Evidence shows that early intervention results in dramatically positive outcomes for young children with autism. While various pre-school models emphasize different program components, all share an emphasis on early, appropriate, and intensive educational interventions for young children. Other common factors may be: some degree of inclusion, mostly behaviorally-based interventions, programs which build on the interests of the child, extensive use of visuals to accompany instruction, highly structured schedule of activities, parent and staff training, transition planning and follow-up. Because of the spectrum nature of autism and the many behavior combinations which can occur, no one approach is effective in alleviating symptoms of autism in all cases. Various types of therapies are available, including (but not limited to) applied behavior analysis, auditory integration training, dietary interventions, discrete trial teaching, medications, music therapy, occupational therapy, PECS, physical therapy, sensory integration, speech/language therapy, TEACCH, and vision therapy.
Studies show that individuals with autism respond well to a highly structured, specialized education program, tailored to their individual needs. A well designed intervention approach may include some elements of communication therapy, social skill development, sensory integration therapy and applied behavior analysis, delivered by trained professionals in a consistent, comprehensive and coordinated manner. The more severe challenges of some children with autism may be best addressed by a structured education and behavior program which contains a one-on-one teacher to student ratio or small group environment. However, many other children with autism may be successful in a fully inclusive general education environment with appropriate support.

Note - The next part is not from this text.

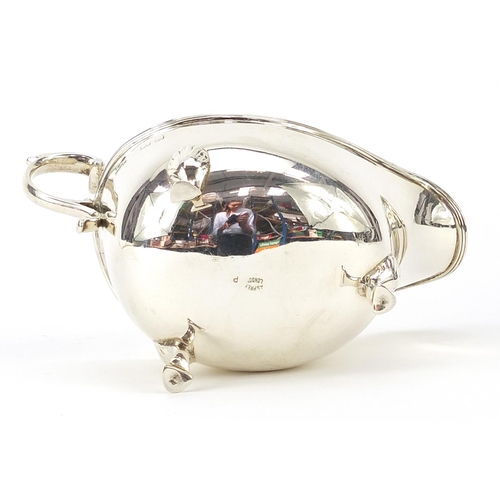 2238 - Asprey & Co Ltd, George V silver sauce boat raised on three hoof feet, Birmingham 1928, 14.5cm in le... 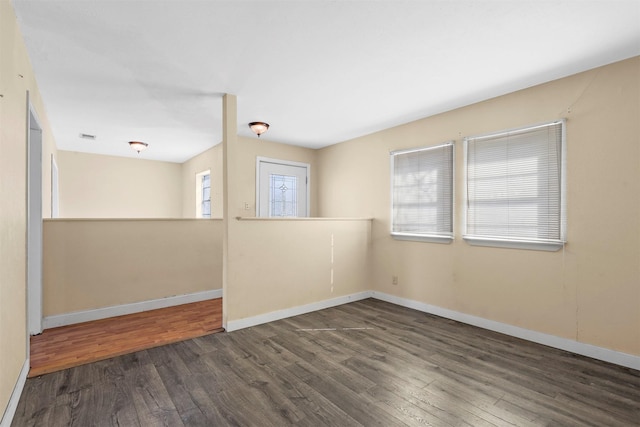 spare room with wood finished floors, visible vents, and baseboards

Members of the ASA represent all walks of life from rural to metropolitan communities. Embracing the diversity of our group, the ASA seeks to provide an open forum for the exchange of ideas. At the very core of the ASA's philosophy is the belief that no single program or treatment will benefit all individuals with autism. Furthermore, the recommendation of what is "best" or "most effective" for a person with autism should be determined by those people directly involved—the individual with autism, to the extent possible, and the parents or family members.